Segment Start: MATERIAL SUPPLIED
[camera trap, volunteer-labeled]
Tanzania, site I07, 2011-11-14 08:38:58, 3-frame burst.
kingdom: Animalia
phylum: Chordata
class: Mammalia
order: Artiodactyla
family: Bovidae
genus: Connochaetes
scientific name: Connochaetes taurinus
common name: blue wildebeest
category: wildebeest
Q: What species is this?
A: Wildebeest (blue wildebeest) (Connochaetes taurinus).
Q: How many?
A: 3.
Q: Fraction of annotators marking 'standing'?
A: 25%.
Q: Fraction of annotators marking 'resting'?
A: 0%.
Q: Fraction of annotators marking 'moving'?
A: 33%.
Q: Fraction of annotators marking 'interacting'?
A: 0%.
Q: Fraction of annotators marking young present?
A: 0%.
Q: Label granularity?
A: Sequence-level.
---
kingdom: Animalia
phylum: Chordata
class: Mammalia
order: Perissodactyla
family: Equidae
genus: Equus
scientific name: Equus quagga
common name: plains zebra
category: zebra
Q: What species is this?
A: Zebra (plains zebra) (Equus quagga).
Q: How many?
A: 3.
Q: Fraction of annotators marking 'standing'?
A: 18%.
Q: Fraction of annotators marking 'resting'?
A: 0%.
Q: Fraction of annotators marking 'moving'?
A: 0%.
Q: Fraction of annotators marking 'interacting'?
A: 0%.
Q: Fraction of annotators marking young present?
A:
Segment End: MATERIAL SUPPLIED
ACTION ITEM -
Reproduce the listing above verbatim.

TASK RESULT -
[camera trap, volunteer-labeled]
Tanzania, site I07, 2011-11-14 08:38:58, 3-frame burst.
kingdom: Animalia
phylum: Chordata
class: Mammalia
order: Artiodactyla
family: Bovidae
genus: Connochaetes
scientific name: Connochaetes taurinus
common name: blue wildebeest
category: wildebeest
Q: What species is this?
A: Wildebeest (blue wildebeest) (Connochaetes taurinus).
Q: How many?
A: 3.
Q: Fraction of annotators marking 'standing'?
A: 25%.
Q: Fraction of annotators marking 'resting'?
A: 0%.
Q: Fraction of annotators marking 'moving'?
A: 33%.
Q: Fraction of annotators marking 'interacting'?
A: 0%.
Q: Fraction of annotators marking young present?
A: 0%.
Q: Label granularity?
A: Sequence-level.
---
kingdom: Animalia
phylum: Chordata
class: Mammalia
order: Perissodactyla
family: Equidae
genus: Equus
scientific name: Equus quagga
common name: plains zebra
category: zebra
Q: What species is this?
A: Zebra (plains zebra) (Equus quagga).
Q: How many?
A: 3.
Q: Fraction of annotators marking 'standing'?
A: 18%.
Q: Fraction of annotators marking 'resting'?
A: 0%.
Q: Fraction of annotators marking 'moving'?
A: 0%.
Q: Fraction of annotators marking 'interacting'?
A: 0%.
Q: Fraction of annotators marking young present?
A:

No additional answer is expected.